*Challenge*: Everything from the line that contains "How distantly are" through the final line of the records below should be quoted exactly, except the pictures.

*Records shown*:
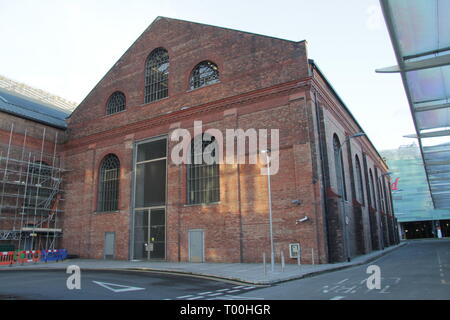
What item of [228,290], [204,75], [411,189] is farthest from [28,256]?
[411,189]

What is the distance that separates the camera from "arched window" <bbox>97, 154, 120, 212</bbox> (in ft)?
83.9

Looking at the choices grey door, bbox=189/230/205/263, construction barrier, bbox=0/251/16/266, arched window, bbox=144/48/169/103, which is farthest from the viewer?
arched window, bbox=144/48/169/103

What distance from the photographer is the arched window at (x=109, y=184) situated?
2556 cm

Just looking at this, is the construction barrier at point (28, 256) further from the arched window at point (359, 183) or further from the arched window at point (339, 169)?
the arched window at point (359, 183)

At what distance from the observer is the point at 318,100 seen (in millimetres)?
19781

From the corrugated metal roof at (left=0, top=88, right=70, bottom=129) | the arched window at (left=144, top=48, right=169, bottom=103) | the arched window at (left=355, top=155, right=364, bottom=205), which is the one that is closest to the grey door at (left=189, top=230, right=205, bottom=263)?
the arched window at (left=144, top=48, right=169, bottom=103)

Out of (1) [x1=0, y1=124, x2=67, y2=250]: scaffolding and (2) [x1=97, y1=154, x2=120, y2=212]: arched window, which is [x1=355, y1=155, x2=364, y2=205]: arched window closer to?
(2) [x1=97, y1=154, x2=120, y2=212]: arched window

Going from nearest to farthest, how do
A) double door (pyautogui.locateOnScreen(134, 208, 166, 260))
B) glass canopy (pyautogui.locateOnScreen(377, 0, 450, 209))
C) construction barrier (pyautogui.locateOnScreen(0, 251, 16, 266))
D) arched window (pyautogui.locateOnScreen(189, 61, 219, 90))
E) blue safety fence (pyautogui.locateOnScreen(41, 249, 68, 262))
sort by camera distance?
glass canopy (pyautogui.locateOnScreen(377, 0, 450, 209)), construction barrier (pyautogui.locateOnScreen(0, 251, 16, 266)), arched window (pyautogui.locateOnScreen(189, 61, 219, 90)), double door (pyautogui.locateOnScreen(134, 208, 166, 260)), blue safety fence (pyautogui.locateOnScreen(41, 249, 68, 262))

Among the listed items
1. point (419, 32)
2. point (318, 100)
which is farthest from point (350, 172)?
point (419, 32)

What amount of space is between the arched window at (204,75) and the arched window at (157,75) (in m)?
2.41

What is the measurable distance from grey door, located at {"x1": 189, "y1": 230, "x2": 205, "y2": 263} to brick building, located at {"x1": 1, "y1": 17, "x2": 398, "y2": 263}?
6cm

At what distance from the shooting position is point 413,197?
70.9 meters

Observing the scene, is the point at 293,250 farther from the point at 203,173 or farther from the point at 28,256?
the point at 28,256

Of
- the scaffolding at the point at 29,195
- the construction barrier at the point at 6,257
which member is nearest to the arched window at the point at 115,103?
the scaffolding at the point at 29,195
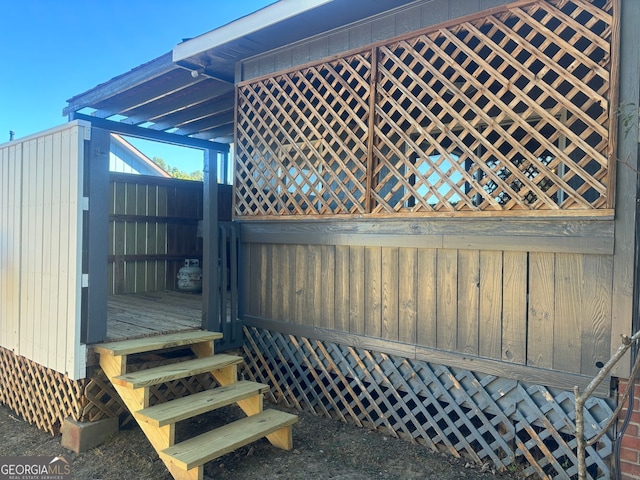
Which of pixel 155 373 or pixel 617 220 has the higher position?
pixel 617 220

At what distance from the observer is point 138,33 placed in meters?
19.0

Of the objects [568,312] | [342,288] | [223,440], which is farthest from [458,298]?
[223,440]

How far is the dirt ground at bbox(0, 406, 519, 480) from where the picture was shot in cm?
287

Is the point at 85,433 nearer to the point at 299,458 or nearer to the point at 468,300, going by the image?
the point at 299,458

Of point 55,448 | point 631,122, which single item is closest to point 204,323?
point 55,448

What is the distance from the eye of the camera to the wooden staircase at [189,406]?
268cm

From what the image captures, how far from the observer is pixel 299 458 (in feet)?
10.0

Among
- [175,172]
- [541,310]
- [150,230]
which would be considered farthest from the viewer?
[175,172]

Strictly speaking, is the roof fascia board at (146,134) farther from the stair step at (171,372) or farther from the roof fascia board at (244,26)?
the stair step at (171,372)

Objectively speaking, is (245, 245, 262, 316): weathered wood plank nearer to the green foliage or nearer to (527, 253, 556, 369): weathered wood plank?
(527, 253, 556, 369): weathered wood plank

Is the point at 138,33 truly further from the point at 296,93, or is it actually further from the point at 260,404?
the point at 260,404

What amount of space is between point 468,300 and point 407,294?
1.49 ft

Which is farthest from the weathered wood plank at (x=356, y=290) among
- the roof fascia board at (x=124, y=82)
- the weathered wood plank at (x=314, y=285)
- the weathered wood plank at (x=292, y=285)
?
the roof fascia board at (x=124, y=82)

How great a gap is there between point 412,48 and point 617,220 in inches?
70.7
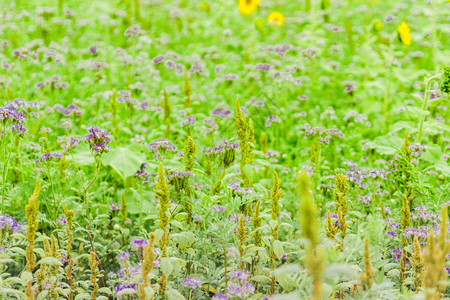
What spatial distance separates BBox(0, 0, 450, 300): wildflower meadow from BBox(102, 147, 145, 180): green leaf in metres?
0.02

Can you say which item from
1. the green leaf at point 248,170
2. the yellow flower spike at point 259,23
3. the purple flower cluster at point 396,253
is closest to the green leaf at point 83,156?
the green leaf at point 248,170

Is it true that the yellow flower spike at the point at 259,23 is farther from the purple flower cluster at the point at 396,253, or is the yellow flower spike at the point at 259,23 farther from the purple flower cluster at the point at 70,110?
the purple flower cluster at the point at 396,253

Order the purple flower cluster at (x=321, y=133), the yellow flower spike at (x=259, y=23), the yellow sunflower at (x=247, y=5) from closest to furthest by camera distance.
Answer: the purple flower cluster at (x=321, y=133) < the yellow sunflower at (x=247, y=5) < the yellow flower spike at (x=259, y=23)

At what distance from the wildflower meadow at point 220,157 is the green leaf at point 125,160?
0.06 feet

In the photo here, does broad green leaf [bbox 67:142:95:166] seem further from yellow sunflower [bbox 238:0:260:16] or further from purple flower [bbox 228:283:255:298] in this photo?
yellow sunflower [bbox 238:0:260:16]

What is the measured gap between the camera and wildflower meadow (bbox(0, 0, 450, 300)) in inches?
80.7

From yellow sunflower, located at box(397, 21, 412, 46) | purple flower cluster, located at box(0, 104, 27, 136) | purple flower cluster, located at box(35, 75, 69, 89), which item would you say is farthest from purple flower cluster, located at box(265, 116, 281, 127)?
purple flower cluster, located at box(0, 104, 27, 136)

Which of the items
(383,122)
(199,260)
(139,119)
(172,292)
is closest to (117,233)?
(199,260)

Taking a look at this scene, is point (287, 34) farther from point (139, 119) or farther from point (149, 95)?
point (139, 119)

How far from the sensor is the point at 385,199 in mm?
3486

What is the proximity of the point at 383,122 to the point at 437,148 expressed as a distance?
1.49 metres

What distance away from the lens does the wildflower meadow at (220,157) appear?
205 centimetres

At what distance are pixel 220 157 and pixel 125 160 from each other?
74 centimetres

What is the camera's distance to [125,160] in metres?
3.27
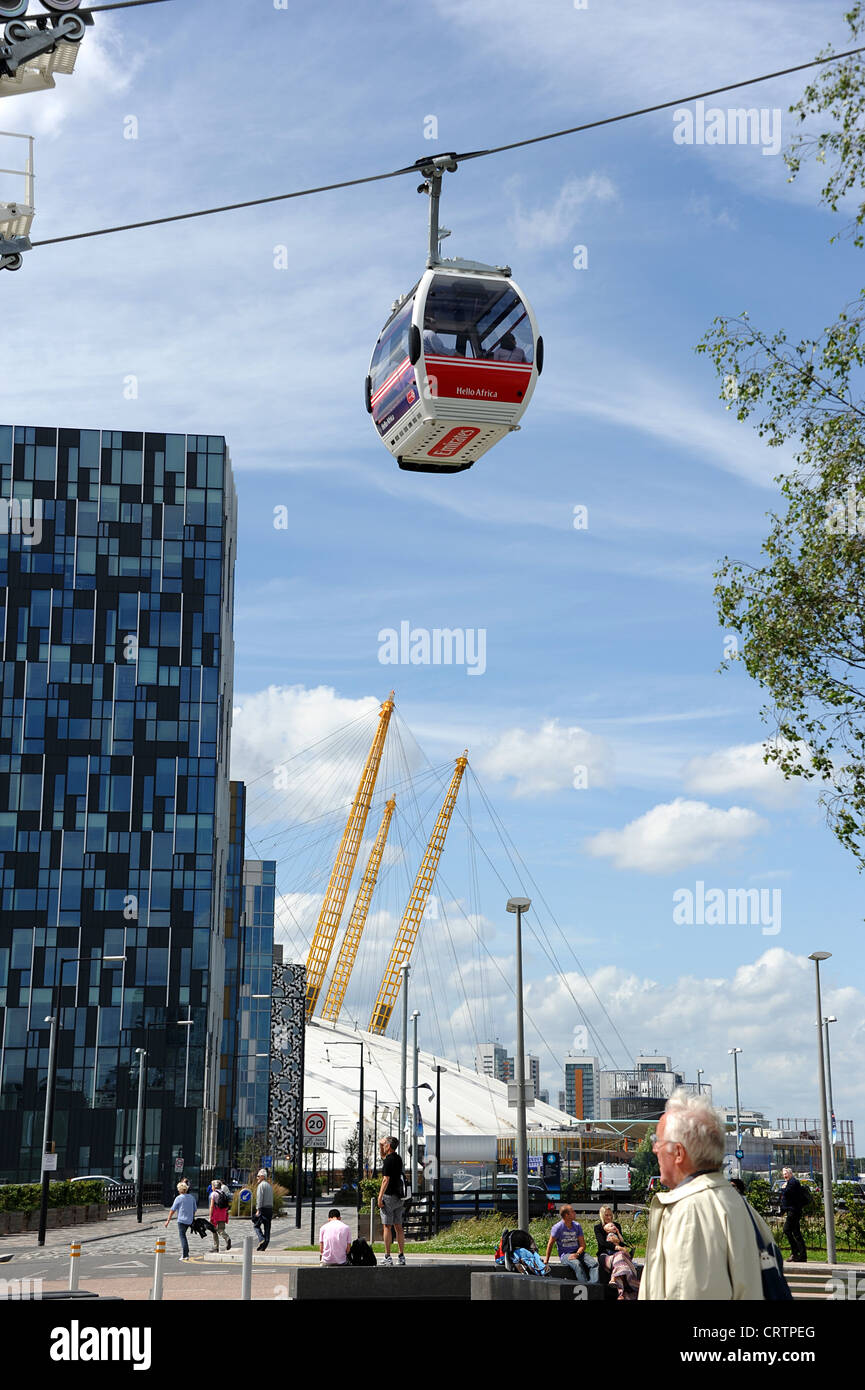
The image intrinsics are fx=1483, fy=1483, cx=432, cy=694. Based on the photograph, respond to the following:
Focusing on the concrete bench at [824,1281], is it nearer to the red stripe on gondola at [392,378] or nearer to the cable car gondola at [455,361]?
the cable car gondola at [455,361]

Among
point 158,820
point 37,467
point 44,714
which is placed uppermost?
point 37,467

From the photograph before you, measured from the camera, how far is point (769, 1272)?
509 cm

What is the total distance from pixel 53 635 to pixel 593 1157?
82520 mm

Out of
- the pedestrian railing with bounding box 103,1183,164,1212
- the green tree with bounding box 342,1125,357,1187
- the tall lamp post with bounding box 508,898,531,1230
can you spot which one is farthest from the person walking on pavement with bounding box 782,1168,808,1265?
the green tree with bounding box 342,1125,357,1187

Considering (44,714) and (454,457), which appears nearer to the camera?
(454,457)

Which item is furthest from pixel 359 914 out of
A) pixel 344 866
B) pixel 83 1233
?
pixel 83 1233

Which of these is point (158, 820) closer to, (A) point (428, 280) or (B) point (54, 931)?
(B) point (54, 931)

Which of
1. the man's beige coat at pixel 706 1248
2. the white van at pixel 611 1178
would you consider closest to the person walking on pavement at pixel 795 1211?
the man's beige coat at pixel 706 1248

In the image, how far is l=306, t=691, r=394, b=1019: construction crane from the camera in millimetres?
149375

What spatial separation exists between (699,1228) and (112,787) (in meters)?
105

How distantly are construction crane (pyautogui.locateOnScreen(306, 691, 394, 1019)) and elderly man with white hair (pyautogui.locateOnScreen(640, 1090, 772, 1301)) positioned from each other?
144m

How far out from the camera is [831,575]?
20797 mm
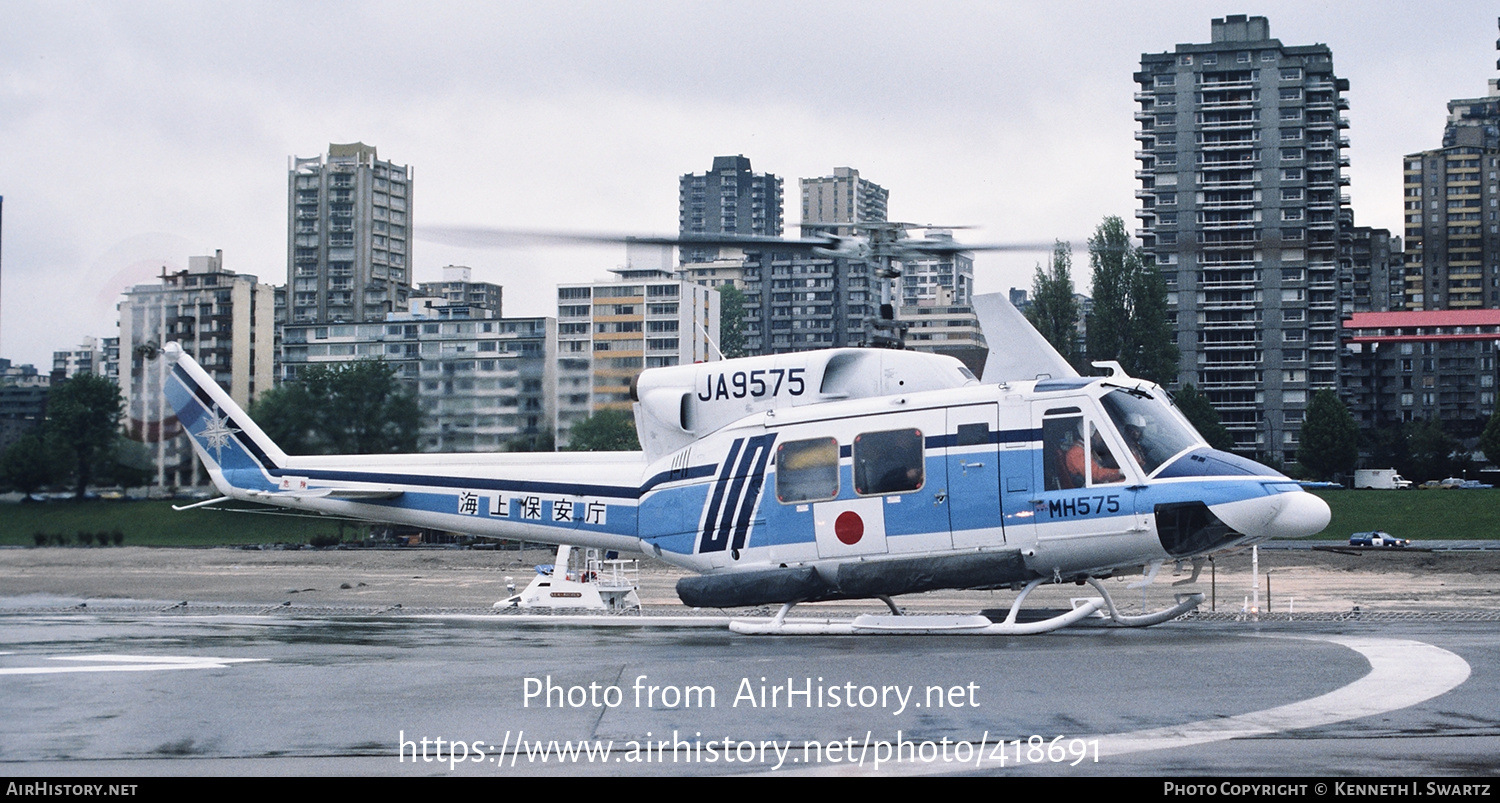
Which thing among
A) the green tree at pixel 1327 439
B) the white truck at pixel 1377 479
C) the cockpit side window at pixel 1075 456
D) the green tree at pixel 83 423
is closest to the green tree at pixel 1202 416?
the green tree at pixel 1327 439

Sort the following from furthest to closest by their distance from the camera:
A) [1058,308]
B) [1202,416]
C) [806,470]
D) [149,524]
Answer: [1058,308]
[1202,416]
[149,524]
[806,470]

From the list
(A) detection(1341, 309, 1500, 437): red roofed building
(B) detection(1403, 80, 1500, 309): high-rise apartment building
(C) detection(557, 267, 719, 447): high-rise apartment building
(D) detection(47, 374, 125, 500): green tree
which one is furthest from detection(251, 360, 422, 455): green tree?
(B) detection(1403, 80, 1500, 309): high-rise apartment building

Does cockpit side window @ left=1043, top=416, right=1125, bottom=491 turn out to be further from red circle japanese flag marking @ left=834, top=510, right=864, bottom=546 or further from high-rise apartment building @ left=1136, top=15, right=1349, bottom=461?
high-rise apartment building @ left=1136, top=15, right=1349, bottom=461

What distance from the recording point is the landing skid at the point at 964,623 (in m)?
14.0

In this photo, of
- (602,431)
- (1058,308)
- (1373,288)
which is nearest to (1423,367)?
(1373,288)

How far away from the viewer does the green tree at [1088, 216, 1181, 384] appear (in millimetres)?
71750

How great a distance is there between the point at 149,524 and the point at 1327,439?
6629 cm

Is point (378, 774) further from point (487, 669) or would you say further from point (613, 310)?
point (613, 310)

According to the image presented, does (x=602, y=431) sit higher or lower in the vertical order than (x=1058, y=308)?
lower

*Task answer*:
How distantly are construction crane (pyautogui.locateOnScreen(306, 691, 394, 1019)) and elderly man with white hair (pyautogui.locateOnScreen(640, 1090, 772, 1301)) positioned from each other?
144m

How far out from the camera is [831,575]?
20797 mm
Which thing among
A) the green tree at pixel 1327 439
B) the white truck at pixel 1377 479
C) the cockpit side window at pixel 1075 456
D) the green tree at pixel 83 423
is closest to the green tree at pixel 1202 416?
the green tree at pixel 1327 439

Sort the following from furthest to closest by their distance from the camera:
A) [1058,308]
B) [1202,416]
C) [806,470]
D) [149,524]
Answer: [1058,308]
[1202,416]
[149,524]
[806,470]

From the list
(A) detection(1341, 309, 1500, 437): red roofed building
(B) detection(1403, 80, 1500, 309): high-rise apartment building
(C) detection(557, 267, 719, 447): high-rise apartment building
(D) detection(47, 374, 125, 500): green tree
which one is furthest from detection(251, 360, 422, 455): green tree?
(B) detection(1403, 80, 1500, 309): high-rise apartment building

Does cockpit side window @ left=1043, top=416, right=1125, bottom=491 turn out to be further from red circle japanese flag marking @ left=834, top=510, right=864, bottom=546 or further from high-rise apartment building @ left=1136, top=15, right=1349, bottom=461?
high-rise apartment building @ left=1136, top=15, right=1349, bottom=461

What distance from the recording point is the landing skid at the point at 964,623 (in m)?
14.0

In this photo, of
- (602,431)
- (1058,308)
- (1373,288)
which is nearest to (1423,367)?
(1373,288)

How far away from the viewer does the green tree at [1088, 216, 1181, 384] appear (in millimetres)?
71750

How great a distance is there between the point at 149,524 and the point at 1327,439?
6629 cm

Is point (378, 774) further from point (487, 669) or would you say further from point (613, 310)?
point (613, 310)

According to the image presented, does (x=602, y=431) sit higher or lower in the vertical order than (x=1058, y=308)?
lower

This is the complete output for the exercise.